GEKOZEN FRAGMENT >>
-=-=-=-=-
Vaccinatie van 5- tot en met 11-jarigen tegen COVID-19
Om tot een advies te komen over vaccinatie van kinderen van 5-11 jaar heeft de Gezondheidsraad de voordelen van vaccinatie afgewogen tegen de nadelen, op basis van de gegevens die tot nu toe beschikbaar zijn. Uiteindelijk is de verhouding tussen gezondheidswinst en mogelijke bijwerkingen voor het individuele kind voldoende gunstig vindt de raad.
Het belangrijkste voordeel van vaccinatie is dat aannemelijk is dat dit voorkomt dat een kleine groep kinderen ernstige COVID-19 krijgt of een ernstige ontstekingsreactie in de vitale organen (MIS-C) waarvoor ziekenhuis- of zelfs ic-opname nodig is. Om hoeveel kinderen dit precies gaat is niet te zeggen, maar de raad schat dat het kan gaan om 100 tot 150 gevallen van MIS-C. Verder ondervinden kinderen indirect gezondheidsnadeel door de pandemie: beperkte toegang tot bijvoorbeeld school, sport en sociale contacten kan leiden tot een slechtere (mentale) gezondheid en sociaal-emotionele ontwikkeling en tot leerachterstanden. Vaccinatie kan dit deels voorkomen, al is niet te zeggen in welke mate.
-=-=-=-=-
GEGEVENS >>
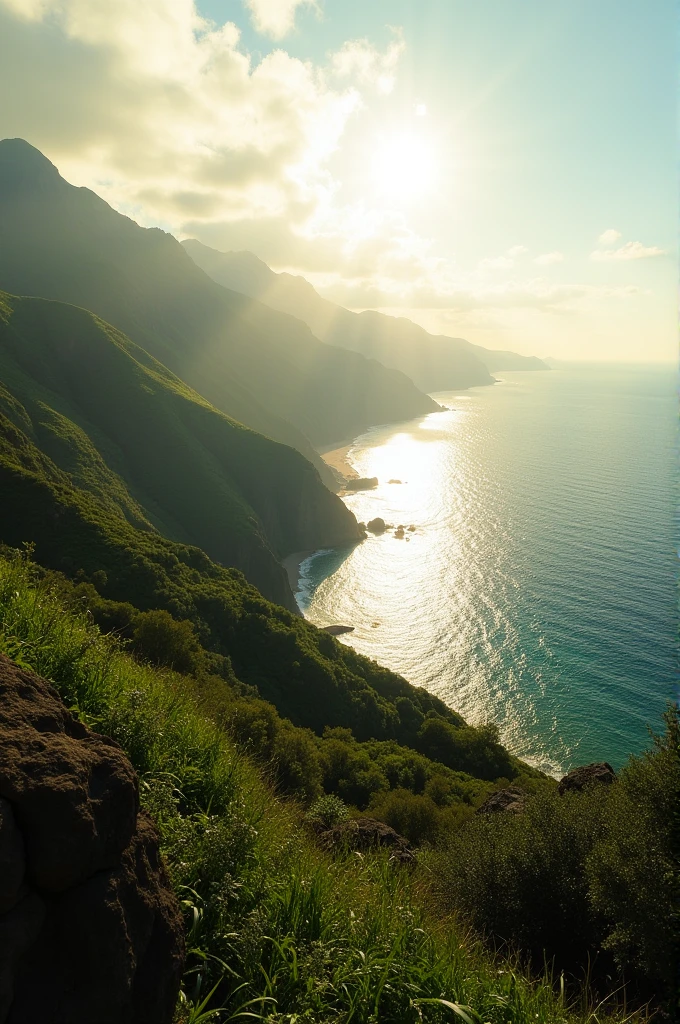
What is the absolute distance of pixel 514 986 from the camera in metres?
5.18

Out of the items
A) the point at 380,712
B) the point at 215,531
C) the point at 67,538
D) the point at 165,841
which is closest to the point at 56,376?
the point at 215,531

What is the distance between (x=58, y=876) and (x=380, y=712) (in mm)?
46238

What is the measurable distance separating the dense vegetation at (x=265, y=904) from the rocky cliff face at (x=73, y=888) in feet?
1.73

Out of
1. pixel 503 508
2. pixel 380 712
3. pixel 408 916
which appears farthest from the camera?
pixel 503 508

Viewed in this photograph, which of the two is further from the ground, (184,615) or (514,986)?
(514,986)

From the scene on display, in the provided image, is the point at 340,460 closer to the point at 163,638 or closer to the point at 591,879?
the point at 163,638

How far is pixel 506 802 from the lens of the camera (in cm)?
2420

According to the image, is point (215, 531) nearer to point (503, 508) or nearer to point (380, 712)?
point (380, 712)

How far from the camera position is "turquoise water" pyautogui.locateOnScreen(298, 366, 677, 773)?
6072cm

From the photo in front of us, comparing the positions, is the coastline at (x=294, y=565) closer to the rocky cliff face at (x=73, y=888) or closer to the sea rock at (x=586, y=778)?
the sea rock at (x=586, y=778)

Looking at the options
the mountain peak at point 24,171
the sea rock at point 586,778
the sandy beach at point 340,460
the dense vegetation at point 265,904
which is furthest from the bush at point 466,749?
the mountain peak at point 24,171

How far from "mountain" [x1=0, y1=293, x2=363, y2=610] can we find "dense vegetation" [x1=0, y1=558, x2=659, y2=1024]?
60396 millimetres

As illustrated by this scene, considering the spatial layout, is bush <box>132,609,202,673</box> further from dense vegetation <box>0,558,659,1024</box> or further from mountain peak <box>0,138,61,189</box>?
mountain peak <box>0,138,61,189</box>

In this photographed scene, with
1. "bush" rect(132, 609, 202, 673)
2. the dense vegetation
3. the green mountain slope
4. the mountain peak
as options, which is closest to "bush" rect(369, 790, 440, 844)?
"bush" rect(132, 609, 202, 673)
-=-=-=-=-
Om hoeveel gevallen van MIS-C kan het volgens de schatting van de Gezondheidsraad gaan in de tekst over vaccinatie van 5- tot en met 11-jarigen?

Volgens de schatting van de raad kan het gaan om 100 tot 150 gevallen van MIS-C.